■ Ausgewählter Textauszug
==*==
Milosz bemerkte einmal, dass die Situation der Schriftsteller des „anderen Europas“ (wie er Mitteleuropa nannte) für die Bürger der westeuropäischen Staaten „kaum vorstellbar“ sei. Ein Teil dieser Heterogenität ist darauf zurückzuführen, dass es keine Nationalstaaten gab und an ihrer Stelle jahrhundertelang, bis zum Ende des Ersten Weltkriegs, das Habsburger Reich existierte. Für diejenigen von uns, die in einem Nationalstaat geboren wurden und nicht zwischen Italiener und italienischem Staatsbürger unterscheiden, ist es nicht leicht, sich eine Situation vorzustellen, in der Italienisch, Ungarisch, Tschechisch oder Ruthenisch zu sein keine staatliche Identität bedeutet. Die Beziehung zu Ort und Sprache war für die Bürger des Reiches sicherlich anders und intensiver, da sie frei von allen rechtlichen Implikationen und nationalen Konnotationen war. Die Existenz einer Realität wie des Habsburgerreichs war nur auf dieser Grundlage möglich.

Es ist gut, dies nicht zu vergessen, wenn wir heute sehen, dass Europa, das als Pakt zwischen Nationalstaaten gegründet wurde, nicht nur keine Realität außerhalb von Währung und Wirtschaft hat und nie hatte, sondern heute auf ein Phantom reduziert ist, das de facto vollständig den militärischen Interessen einer ihm fremden Macht unterworfen ist. Vor einiger Zeit haben wir auf Anregung von Alexandre Kojève die Gründung eines „lateinischen Reiches“ vorgeschlagen, das die drei großen lateinischen Nationen (neben Frankreich, Spanien und Italien) im Einvernehmen mit der katholischen Kirche wirtschaftlich und politisch vereinen und den Mittelmeerländern offen stehen sollte. Unabhängig davon, ob ein solcher Vorschlag heute noch aktuell ist oder nicht, möchten wir die Betroffenen darauf aufmerksam machen, dass, wenn so etwas wie Europa eine autonome politische Realität erlangen soll, dies nur durch die Schaffung eines europäischen Imperiums möglich sein wird, ähnlich dem österreichisch-ungarischen Reich oder dem Imperium, das Dante in “De monarchia” als einheitliches Prinzip verstand, das die einzelnen Königreiche auf den Frieden als „Endziel“ hin ausrichten sollte.
==*==
■ Deine Aufgabe
Auf wessen Anregung wurde laut dem Textauszug über Mitteleuropa die Gründung eines „lateinischen Reiches“ vorgeschlagen?

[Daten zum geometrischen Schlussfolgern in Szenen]
==*==
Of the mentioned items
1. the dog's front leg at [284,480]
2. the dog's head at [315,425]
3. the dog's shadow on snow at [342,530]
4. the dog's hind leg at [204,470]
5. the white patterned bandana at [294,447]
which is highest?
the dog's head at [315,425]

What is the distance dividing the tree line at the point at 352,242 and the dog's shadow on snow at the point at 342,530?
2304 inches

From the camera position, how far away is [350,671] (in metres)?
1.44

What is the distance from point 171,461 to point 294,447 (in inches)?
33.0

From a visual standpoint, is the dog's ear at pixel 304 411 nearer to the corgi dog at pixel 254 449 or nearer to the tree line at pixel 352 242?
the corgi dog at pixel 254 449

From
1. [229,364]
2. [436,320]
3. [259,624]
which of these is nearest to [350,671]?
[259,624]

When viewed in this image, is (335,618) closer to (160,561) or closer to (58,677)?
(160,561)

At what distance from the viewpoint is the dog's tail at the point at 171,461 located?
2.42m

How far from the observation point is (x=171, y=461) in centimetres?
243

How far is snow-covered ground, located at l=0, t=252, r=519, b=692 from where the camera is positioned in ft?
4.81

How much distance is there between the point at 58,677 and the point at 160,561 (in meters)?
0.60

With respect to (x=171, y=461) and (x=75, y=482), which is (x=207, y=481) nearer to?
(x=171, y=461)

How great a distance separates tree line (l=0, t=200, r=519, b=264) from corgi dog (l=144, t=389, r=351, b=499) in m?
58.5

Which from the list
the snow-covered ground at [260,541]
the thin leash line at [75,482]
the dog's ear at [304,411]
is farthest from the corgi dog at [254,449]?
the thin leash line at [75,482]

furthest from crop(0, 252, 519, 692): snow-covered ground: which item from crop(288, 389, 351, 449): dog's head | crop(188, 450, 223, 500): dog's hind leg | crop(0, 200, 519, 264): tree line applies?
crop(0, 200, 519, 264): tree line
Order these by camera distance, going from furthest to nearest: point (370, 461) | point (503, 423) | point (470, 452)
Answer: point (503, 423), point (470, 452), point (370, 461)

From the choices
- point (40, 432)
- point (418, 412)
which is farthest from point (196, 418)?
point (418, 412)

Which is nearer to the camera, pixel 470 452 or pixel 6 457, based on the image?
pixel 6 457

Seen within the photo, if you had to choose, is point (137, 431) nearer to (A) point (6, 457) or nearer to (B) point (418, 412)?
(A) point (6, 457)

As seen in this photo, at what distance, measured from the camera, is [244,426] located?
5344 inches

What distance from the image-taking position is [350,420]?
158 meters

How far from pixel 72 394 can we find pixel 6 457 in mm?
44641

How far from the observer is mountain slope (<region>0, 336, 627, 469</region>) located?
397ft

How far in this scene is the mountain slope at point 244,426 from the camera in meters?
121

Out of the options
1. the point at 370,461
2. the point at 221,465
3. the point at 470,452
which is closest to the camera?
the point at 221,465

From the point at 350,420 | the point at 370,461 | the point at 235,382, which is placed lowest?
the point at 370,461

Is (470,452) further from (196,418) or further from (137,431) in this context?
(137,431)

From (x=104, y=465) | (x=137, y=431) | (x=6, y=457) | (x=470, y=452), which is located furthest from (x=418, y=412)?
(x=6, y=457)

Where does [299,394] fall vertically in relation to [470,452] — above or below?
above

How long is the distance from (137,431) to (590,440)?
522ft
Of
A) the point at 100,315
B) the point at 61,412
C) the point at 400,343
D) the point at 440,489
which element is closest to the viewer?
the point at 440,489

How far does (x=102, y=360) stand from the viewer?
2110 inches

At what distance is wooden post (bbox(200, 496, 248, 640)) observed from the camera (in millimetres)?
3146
==*==
■ Deine Lösung
Auf Anregung von Alexandre Kojève.